> [PROBLEMAS A RESOLVER]:
1. Responda com base no trecho:
(a) De que são feitas as molduras de Caleidoscópio?
(b) Por quem as placas de acrílico são comumente usadas, e com que finalidade?
(c) Em que trabalhos a pintura emerge como modelo inventivo?
2. Diga se cada afirmação concorda com o trecho, citando as palavras que decidem:
(a) O próprio artista fabricou as placas de acrílico.
(b) Caleidoscópio usa espelhos para criar imagens.
(c) Nos trabalhos mais propriamente escultóricos, o desenho se insinua com frequência.
3. Cite do trecho a passagem que começa nas palavras "Nos trabalhos reunidos" e termina depois de "criação do artista.".

> [TRECHO]:
-------------------------

Ao longo de mais de duas décadas, Marcelo Silveira

tem criado corpos coesos de trabalhos que sempre

parecem, todavia, querer subverter a própria coerência.

Naqueles mais propriamente escultóricos, insinua-se,

muitas vezes, o desenho. Em outros, apresentados como

instalações, a pintura emerge como modelo inventivo.

Tampouco os significados de seus trabalhos são

estanques, articulando o que é diferente e o que parece

estar longe. Repleta de construções que se movimentam

fisicamente, sua obra caracteriza-se, sobretudo, por

promover deslocamentos constantes de sentidos.

Nos trabalhos reunidos nesta exposição, uma vez mais

os meios usados e os nexos sugeridos se confundem,

oferecendo ao visitante a experiência de tecer relações

novas a partir do encontro com a criação do artista.

O primeiro dos trabalhos apresentados –

Caleidoscópio, 2011-2012 – é composto por algumas

dezenas de espessas molduras retangulares – sem frente

ou fundo, e feitas de aço brilhante e bruto –

que abrigam um número grande de placas coloridas de

acrílico translúcido e de idêntico tamanho, agrupadas

em camadas até formar bloco espesso o bastante

para bloquear quase toda a luz que sobre elas caia.

Adquiridas já prontas pelo artista, tais placas não são,

contudo, contínuas ou uniformes. São vazadas de

modo a criar contornos diversos de figuras abstratas

(retângulos, círculos, triângulos) ou referentes ao que

é corriqueiro (brinquedos, veículos, pessoas), sendo

comumente usadas por crianças como instrumentos

de auxílio ao desenho.

Reunindo e guardando, no interior de cada moldura

metálica, placas que trazem recortes diversos –

embora de cores próximas ou complementares –,

Marcelo Silveira faz desencontrar suas aberturas,

obliterando a maior parte delas. Como resultado,

somente pequenos trechos dos vazados originais

Caleidoscópio, 2011-2012 -- aço inox, acrílico/

steel, acrylic -- 27,5 x 20 x 5 cm

podem ser atravessados sem quaisquer obstáculos pelo

olhar, fazendo com que os retângulos de cor possuam

campos de densidade que variam entre a total opacidade

e a transparência completa. A incidência de qualquer

luz sobre os objetos revela, ainda, que a sobreposição

desencontrada dos recortes produz um complexo

emaranhado de linhas, dotando cada uma das peças de

inequívoco interesse gráfico. Fazendo confluir, para essas

molduras-caixas, questões de pintura e de desenho,

o artista também evoca o objeto que dá nome ao

trabalho, ainda que sem se valer, como acontece com

qualquer outro caleidoscópio, de espelhos ou vidros

para criar imagens variadas. Imagens que, considerado

o conjunto das peças, são mostradas todas ao

mesmo tempo, ao contrário das geradas por aquele

instrumento ótico, somente exibidas em sequência.

-------------------------

> [MATERIAL APRESENTADO]:
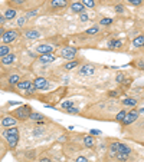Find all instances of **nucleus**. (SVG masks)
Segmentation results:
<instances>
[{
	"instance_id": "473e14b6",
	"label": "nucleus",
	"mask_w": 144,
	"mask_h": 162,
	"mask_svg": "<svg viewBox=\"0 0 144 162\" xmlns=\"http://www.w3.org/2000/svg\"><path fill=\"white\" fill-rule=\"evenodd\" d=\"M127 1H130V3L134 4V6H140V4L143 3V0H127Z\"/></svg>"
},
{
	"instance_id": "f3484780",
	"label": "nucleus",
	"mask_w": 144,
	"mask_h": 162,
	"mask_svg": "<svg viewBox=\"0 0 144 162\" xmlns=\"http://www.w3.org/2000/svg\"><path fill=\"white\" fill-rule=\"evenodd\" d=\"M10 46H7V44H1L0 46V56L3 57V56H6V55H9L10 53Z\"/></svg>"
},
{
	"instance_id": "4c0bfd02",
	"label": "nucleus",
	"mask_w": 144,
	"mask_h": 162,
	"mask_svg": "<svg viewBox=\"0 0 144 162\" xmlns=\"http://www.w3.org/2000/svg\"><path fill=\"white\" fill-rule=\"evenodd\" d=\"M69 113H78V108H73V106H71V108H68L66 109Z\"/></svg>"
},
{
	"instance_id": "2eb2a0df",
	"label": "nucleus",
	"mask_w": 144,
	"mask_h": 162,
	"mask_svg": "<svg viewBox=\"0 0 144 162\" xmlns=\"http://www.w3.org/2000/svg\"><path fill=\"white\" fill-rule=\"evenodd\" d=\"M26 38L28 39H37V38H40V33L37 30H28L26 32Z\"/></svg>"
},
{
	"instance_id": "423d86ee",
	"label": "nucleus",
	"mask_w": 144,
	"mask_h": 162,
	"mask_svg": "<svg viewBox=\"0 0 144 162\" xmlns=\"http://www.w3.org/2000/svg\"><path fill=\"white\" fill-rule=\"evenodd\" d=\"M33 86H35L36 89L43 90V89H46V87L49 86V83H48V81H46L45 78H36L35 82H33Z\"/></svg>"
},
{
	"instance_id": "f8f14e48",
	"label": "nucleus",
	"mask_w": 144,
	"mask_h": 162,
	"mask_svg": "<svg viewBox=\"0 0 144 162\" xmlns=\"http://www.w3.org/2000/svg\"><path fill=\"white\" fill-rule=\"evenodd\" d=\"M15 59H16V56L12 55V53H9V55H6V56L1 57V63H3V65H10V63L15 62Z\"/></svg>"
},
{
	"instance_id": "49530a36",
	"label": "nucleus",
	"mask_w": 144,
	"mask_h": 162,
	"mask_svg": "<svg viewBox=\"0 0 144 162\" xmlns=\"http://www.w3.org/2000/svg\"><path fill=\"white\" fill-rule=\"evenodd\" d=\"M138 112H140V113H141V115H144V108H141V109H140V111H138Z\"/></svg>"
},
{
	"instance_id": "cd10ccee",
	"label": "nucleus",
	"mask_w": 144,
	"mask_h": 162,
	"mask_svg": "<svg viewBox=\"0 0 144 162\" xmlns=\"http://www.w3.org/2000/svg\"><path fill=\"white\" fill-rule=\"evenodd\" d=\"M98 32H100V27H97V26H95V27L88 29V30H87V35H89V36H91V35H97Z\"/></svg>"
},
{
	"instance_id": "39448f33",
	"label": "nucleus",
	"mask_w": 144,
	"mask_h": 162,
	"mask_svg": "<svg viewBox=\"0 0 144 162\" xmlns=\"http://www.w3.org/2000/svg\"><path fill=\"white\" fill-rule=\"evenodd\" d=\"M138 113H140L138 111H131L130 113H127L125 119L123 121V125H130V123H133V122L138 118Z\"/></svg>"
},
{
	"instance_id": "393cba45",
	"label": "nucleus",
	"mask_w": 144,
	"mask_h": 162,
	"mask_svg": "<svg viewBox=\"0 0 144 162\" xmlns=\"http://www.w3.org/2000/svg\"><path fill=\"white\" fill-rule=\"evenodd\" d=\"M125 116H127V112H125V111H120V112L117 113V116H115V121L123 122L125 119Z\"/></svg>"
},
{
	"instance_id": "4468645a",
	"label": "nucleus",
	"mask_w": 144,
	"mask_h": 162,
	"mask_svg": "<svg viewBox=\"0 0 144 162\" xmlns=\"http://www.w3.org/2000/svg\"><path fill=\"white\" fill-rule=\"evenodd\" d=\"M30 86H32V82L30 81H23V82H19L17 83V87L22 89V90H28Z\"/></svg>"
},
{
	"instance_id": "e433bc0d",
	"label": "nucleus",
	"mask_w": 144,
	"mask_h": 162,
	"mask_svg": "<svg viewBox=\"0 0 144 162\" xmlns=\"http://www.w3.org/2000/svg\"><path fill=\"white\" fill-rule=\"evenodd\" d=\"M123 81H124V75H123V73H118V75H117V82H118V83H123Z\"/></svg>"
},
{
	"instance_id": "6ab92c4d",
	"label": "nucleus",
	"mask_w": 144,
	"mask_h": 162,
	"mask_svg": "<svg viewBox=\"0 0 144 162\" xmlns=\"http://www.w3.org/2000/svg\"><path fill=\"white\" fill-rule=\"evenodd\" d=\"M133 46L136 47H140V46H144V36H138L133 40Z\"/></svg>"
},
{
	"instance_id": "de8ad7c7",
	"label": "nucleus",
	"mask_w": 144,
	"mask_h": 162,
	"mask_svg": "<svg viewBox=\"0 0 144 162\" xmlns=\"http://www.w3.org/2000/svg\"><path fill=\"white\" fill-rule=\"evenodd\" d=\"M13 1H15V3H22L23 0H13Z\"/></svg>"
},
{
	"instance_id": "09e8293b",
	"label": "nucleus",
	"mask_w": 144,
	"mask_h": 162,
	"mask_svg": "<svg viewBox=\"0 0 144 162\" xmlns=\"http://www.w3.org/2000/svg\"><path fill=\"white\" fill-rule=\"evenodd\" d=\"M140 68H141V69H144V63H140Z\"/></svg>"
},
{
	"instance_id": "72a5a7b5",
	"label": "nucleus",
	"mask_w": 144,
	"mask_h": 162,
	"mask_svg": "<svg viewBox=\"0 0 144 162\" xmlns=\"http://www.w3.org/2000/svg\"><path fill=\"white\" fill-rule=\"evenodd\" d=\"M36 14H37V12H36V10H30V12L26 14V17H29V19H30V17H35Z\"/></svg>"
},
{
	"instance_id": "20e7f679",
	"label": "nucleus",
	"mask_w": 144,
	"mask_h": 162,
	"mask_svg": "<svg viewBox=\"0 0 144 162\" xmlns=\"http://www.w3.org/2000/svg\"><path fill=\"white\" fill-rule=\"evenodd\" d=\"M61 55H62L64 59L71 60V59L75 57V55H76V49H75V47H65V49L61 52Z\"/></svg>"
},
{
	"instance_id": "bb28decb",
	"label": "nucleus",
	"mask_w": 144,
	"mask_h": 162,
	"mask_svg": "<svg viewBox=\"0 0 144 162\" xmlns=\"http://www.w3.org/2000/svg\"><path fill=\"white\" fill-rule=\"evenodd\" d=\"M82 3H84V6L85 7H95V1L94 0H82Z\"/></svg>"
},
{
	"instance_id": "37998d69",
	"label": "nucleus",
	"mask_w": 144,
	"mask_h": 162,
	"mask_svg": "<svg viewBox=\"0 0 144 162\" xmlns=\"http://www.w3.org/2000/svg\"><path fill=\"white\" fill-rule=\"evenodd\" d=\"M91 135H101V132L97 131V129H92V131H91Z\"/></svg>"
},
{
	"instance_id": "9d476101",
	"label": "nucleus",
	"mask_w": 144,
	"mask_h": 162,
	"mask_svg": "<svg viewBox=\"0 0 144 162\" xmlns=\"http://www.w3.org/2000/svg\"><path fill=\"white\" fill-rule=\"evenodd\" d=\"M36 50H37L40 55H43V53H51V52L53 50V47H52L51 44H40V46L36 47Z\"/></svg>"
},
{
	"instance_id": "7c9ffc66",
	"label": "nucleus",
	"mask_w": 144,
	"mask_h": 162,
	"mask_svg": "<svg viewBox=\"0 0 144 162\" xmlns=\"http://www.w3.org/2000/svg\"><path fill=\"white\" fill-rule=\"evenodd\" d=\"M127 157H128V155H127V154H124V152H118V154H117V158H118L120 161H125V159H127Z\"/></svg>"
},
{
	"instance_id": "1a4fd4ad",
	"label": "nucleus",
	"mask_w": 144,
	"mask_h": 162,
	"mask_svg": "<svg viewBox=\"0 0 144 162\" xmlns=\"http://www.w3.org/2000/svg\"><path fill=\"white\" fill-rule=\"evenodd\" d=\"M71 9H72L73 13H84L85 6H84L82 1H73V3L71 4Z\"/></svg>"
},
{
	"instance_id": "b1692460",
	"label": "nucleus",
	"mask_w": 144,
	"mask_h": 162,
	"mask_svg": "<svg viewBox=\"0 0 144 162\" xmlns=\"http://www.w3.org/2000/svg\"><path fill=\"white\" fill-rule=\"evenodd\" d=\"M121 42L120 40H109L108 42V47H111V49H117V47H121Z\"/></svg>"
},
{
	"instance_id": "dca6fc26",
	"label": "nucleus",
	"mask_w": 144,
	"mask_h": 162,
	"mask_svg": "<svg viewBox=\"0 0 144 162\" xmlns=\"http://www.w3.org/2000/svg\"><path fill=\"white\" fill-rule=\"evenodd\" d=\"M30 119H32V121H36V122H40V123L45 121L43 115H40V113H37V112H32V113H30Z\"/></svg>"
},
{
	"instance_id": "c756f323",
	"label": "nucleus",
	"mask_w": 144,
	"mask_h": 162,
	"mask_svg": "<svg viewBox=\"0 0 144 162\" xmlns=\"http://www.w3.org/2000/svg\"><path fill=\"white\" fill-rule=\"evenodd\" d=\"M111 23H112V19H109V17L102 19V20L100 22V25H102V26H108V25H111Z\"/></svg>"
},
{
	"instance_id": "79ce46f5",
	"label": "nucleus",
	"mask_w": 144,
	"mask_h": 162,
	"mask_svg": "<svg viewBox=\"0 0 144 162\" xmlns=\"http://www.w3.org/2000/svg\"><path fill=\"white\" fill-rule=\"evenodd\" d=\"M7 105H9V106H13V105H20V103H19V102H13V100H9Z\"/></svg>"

-------------------------

> [RESPOSTAS DO EXERCÍCIO]:
1.
(a) De aço brilhante e bruto.
(b) Por crianças, como instrumentos de auxílio ao desenho.
(c) Nos trabalhos apresentados como instalações.

2.
(a) Não: "Adquiridas já prontas pelo artista".
(b) Não: "sem se valer, como acontece com qualquer outro caleidoscópio, de espelhos ou vidros para criar imagens variadas".
(c) Sim: "Naqueles mais propriamente escultóricos, insinua-se, muitas vezes, o desenho."

3.
Nos trabalhos reunidos nesta exposição, uma vez mais

os meios usados e os nexos sugeridos se confundem,

oferecendo ao visitante a experiência de tecer relações

novas a partir do encontro com a criação do artista.